CUBE Program: A Student’s View of the World of Biostatistics

Kayla Williams

During the summer of 2022, I participated in the Collaborative Undergraduate Biostatistics Experience program at Virginia Tech. I enjoyed learning about the application of mathematical and statistical concepts to answer real-world questions and realized this is something I want to do as a career.

The CUBE program introduced me to the field of biostatistics. I was not just learning about introductory biostatistics concepts and topics; I was immersed in the work that an actual collaborative biostatistician would be doing. I helped form hypotheses for research questions, applied the appropriate statistical methods, summarized my results using various tables and figures, and presented those results to my peers and other researchers.

More About the CUBE Program
The CUBE program is an eight-week training program designed to give motivated, underrepresented undergraduate students in STEM the opportunity to engage in a full-time (~40 hours/week) collaborative data science experience with related professional development activities. CUBE is aimed at promoting diversity, equity, and inclusion in the STEM fields. The CUBE program is built on the following four pillars:

  • Training in introductory biostatistics
  • Training in R programming
  • Professional development
  • Collaborative research project addressing research questions in various disciplines

CUBE is accepting applications through March for the summer of 2024. Check out this and additional internships available in 2024.

A Glimpse into Biostatistics Careers

With my peers, I was given the opportunity to explore many aspects of collaborative biostatistics, from the beginning of the research cycle to the end. We utilized R programs to assess sociodemographic predictors of anterior cruciate ligament injuries diagnosed in the emergency department using data from the nationwide emergency department sample of the Healthcare Utilization Project. Completing the research cycle, we interpreted our results and communicated those results through oral and poster presentations at summer research symposiums.

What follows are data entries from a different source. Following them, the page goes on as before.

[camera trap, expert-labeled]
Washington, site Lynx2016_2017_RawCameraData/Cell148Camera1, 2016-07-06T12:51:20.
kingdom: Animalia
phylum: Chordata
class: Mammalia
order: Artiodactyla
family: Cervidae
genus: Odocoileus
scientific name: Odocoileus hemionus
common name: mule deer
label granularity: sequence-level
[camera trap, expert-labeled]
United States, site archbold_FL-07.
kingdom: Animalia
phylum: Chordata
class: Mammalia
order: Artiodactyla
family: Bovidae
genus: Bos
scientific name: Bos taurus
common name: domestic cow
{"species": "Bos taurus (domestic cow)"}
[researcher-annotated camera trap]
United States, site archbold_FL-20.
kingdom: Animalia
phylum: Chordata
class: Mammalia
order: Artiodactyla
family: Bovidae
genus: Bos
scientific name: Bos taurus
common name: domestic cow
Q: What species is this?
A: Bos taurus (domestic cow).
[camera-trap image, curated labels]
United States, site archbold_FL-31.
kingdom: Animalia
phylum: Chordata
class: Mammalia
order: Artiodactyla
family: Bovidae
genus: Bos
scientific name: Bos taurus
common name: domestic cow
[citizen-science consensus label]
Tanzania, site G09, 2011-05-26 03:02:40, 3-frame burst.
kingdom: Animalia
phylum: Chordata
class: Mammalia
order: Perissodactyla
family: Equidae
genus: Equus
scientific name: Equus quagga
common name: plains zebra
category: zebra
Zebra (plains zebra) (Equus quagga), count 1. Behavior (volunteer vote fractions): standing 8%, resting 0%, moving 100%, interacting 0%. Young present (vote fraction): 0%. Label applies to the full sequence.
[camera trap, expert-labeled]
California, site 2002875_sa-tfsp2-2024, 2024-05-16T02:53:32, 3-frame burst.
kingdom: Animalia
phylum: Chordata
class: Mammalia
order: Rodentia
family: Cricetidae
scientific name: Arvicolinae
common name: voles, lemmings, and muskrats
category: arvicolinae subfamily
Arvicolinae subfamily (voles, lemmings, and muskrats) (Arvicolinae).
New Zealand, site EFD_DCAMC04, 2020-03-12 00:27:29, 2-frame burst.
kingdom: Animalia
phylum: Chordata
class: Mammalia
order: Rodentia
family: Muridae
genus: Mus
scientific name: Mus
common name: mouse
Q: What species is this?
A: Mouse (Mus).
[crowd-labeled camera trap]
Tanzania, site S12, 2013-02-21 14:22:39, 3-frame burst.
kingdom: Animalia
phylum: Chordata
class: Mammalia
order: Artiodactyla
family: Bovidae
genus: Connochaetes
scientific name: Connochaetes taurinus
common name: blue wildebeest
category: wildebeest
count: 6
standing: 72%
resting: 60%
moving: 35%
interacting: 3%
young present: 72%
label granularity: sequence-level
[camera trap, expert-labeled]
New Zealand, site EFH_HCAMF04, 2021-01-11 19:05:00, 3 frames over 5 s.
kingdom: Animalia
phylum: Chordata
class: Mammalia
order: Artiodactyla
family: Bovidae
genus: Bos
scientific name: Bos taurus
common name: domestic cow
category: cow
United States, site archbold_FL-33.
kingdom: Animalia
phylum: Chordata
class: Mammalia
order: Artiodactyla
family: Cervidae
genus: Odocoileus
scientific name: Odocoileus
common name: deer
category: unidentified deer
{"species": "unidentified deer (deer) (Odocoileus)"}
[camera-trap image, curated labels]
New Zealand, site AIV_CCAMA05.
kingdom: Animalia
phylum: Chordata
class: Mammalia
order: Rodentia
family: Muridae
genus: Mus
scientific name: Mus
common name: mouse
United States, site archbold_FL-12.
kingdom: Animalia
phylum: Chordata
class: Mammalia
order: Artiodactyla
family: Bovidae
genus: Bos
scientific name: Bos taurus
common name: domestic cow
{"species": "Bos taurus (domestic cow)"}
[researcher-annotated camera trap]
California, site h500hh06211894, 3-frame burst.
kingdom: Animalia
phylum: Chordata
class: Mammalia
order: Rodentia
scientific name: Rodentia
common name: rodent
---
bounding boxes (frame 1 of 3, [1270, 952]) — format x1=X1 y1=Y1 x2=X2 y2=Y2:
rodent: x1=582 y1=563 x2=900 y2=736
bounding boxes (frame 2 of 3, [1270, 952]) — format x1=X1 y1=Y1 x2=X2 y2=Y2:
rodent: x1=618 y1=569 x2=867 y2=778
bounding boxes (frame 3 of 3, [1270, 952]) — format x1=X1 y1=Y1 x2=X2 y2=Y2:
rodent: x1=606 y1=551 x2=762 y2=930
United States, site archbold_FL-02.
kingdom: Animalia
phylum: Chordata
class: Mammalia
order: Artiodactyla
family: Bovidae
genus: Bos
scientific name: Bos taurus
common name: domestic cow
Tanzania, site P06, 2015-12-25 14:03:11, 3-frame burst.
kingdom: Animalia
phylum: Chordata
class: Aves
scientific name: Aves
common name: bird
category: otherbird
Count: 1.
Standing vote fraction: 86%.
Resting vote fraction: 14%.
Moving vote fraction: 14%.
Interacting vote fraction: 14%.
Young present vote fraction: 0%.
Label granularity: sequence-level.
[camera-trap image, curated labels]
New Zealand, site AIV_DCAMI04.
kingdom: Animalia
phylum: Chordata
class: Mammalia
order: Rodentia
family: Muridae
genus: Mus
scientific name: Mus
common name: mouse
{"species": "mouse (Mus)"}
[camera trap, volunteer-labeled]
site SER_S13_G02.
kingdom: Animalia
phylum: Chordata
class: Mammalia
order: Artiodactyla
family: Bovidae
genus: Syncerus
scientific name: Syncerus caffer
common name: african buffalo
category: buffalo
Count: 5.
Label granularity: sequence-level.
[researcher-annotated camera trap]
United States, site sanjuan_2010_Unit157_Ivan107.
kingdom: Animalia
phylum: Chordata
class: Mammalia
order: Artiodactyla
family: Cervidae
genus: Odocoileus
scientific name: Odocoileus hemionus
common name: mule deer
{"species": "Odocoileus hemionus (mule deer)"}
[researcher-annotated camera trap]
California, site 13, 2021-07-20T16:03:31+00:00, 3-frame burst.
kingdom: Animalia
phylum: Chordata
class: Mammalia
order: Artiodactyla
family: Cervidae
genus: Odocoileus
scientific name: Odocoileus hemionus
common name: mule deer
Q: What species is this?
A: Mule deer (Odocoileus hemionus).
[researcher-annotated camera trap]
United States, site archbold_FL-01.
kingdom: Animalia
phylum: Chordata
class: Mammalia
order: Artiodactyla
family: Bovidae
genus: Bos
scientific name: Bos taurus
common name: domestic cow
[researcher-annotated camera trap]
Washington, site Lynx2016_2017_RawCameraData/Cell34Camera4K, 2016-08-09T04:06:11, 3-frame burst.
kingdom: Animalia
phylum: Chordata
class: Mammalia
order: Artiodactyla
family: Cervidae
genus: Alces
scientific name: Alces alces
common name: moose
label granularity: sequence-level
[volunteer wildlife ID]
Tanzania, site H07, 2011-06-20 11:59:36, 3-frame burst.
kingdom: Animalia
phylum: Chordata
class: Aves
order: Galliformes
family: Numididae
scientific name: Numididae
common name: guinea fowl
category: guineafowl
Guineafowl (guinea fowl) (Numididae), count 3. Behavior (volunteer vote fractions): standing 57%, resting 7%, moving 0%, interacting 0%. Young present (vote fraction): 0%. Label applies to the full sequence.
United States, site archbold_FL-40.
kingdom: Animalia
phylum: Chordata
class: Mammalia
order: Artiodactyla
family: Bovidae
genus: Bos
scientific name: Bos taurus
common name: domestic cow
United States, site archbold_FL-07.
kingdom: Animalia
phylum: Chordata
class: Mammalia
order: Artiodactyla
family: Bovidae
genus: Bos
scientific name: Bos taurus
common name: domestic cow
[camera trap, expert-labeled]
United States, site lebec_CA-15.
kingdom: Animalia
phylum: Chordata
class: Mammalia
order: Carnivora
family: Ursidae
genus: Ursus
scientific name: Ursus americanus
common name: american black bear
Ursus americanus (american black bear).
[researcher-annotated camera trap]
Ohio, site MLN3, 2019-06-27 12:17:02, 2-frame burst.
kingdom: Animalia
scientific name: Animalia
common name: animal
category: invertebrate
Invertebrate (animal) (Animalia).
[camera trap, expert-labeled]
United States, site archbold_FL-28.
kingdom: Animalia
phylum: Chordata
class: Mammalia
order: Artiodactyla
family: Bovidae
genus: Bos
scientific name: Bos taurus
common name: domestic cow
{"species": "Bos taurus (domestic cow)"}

The eight-week CUBE program gave me the experience and knowledge I needed to become aware of collaborative biostatistics as a potential career. My career goals are to eventually engage in collaborative research at a university as a statistician. Without the CUBE program, I may have never fully realized my passion for biostatistics, because it’s not a field that is easily understood with online research.

A Statistics Power Skill: Collaboration

I also learned how much collaboration there is in the field of biostatistics. As part of the CUBE program, we visited several research labs and centers, including an animal cancer center and a smoking and alcohol lab to study addictive behaviors. We interacted with those researchers and learned how biostatistics can be used to analyze and publish the data they collect.

For my collaborative group project, I worked closely with my CUBE peers and Charlotte Baker, an epidemiologist who studies the control and prevention of sports and recreation injuries among youth. Actively collaborating and learning about how biostatisticians can be engaged in different areas of research was something I liked about the CUBE program and the field of collaborative biostatistics.

Start Anywhere—Just Start

For students who want to pursue a career in collaborative biostatistics, my biggest piece of advice would be not to worry too much about your undergraduate major. There were so many collaborative biostatisticians I met who didn’t study mathematics or statistics as undergraduates and still found their way to the field.

I also think it is important to gain experience through internships or programs like the CUBE program to get a glimpse into a day in the life of a collaborative biostatistician and to connect with mentors and other people who care about your success and want to help you early on in your career.

Ask for Help and Get Involved

My biggest takeaway from this experience is to never be afraid to ask for help. I used to think if I didn’t know how to do everything before choosing a certain career path, I shouldn’t take that route. However, I’ve learned even the most experienced professionals ask for help when they don’t know how to approach a research question or know little about a specific method. Having the confidence to ask for help and believing there are no stupid questions when it comes to research was important for me because that’s something I have always struggled with.

Through this experience, I also learned to have more patience. For my collaborative group project, we would have to wait 30 minutes to an hour for our code to run in R because the data we were working with was so large. I learned that good research takes time and cannot be completed in a day.